How DNA Evidence Finally Exposed The Potential Identity Of Jack The Ripper
The case of Jack the Ripper is perhaps the most infamous unsolved crime in history. Against the backdrop of Victorian London's impoverished Whitechapel district, an unknown killer murdered and mutilated five women, targeting vulnerable victims with histories of sex work and alcoholism. The year was 1888, and investigators, lacking the forensic technologies of today, were left clueless. In the nearly 150 years since the murder spree, countless sleuths both professional and amateur have tried to retroactively determine the identity of Jack the Ripper. A breakthrough in DNA evidence may have done just that.
In 2007, historian Russell Edwards purchased a shawl thought to be the only piece of physical evidence from the Whitechapel crime scenes to have survived to the present. It belonged to Catherine Eddowes, the fourth of the five canonical victims, and is stained with both blood and semen. Edwards subsequently passed the shawl off to a molecular biologist to run DNA tests on. In 2014, the researchers announced that they had found a 100% match with one of the prime suspects in the murders: one Aaron Kosminski.
Kosminski was a barber born in Poland, who had settled in England six years prior to the Whitechapel murders. At the time of the killings, he was 23, and shortly thereafter he was hospitalized multiple times for psychiatric issues. After threatening his sister with a knife, he was committed to an asylum where he died in 1919. It's easy to see how Kosminski became a suspect, but forensic experts have cast serious doubts on this theory.

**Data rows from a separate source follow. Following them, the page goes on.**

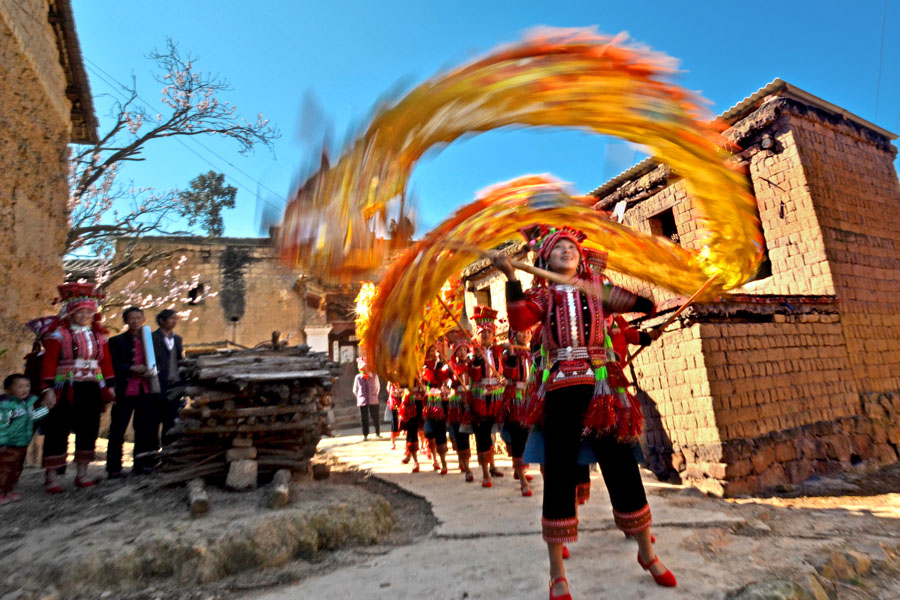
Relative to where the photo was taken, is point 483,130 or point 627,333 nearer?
point 483,130

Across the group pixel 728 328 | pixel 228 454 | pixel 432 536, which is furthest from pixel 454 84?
pixel 728 328

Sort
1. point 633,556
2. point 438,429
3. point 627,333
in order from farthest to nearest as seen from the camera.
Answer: point 438,429, point 627,333, point 633,556

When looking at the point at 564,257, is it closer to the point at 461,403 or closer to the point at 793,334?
the point at 461,403

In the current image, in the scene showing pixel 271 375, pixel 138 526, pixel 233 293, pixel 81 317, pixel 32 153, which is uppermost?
pixel 233 293

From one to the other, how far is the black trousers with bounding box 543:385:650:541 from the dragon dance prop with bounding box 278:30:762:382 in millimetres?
1159

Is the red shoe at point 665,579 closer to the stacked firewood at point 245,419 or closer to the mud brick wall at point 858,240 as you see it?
the stacked firewood at point 245,419

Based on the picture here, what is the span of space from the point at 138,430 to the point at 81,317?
159 centimetres

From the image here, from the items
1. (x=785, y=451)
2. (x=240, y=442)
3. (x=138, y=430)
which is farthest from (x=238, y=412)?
(x=785, y=451)

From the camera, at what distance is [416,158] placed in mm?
2695

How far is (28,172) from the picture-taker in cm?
664

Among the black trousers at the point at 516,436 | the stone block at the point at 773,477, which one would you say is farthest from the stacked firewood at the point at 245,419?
the stone block at the point at 773,477

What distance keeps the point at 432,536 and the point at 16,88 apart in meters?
7.31

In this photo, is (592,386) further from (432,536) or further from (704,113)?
(432,536)

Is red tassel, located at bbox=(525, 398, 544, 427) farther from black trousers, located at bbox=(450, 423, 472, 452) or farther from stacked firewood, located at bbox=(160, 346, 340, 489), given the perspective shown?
black trousers, located at bbox=(450, 423, 472, 452)
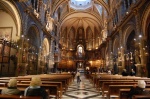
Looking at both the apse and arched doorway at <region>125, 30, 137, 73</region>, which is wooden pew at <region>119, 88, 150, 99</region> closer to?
arched doorway at <region>125, 30, 137, 73</region>

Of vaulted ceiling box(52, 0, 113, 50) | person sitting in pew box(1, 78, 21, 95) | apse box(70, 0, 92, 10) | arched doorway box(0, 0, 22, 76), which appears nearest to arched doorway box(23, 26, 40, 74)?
arched doorway box(0, 0, 22, 76)

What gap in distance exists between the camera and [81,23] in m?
42.8

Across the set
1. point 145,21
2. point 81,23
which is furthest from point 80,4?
point 145,21

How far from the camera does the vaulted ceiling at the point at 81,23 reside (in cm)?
3378

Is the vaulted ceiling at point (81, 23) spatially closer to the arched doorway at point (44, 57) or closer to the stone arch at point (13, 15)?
the arched doorway at point (44, 57)

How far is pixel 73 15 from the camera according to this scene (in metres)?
37.4

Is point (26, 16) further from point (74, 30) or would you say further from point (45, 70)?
point (74, 30)

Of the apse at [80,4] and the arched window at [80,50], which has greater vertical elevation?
the apse at [80,4]

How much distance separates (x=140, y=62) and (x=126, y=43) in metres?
6.41

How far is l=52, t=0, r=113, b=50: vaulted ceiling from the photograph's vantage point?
3378cm

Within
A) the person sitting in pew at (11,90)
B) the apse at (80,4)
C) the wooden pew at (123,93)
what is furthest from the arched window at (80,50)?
the person sitting in pew at (11,90)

Don't put too much faith in these findings
The initial 2014 report claiming to have matched Jack the Ripper's DNA to Aaron Kosminski was widely criticized because the findings were not peer-reviewed, and moreover were published in a tabloid: The Daily Mail. The researchers responded by conducting further tests, this time with the help of descendants of both Kosminski and Eddowes. Mutations in DNA can be passed to offspring, creating lineages of similar genetics, so when the DNA from the shawl was matched to Kosminski's relatives, it seemed to bolster the argument. These results were published in the Journal of Forensic Sciences, but they again came under fire.
Specific details regarding the gene variants compared in the samples were not provided in the study, something that the researchers claim was done to protect the privacy of Eddowes and Kosminski's relatives. The results relied on mitochondrial DNA — DNA which is found inside the mitochondria of cells — but some forensics experts have argued that mitochondrial DNA tests can only reliably determine when samples are not related, and that there could be thousands of other matches for the DNA presented.
DNA is often the best evidence that crime scene investigators have to go on, but with a case over a century old, even DNA is difficult to rely on. Of all the holes in this theory, the most glaring issue is that the shawl is question can't even be confirmed to have come from the crime scene. It may never have belonged to Catherine Eddowes at all.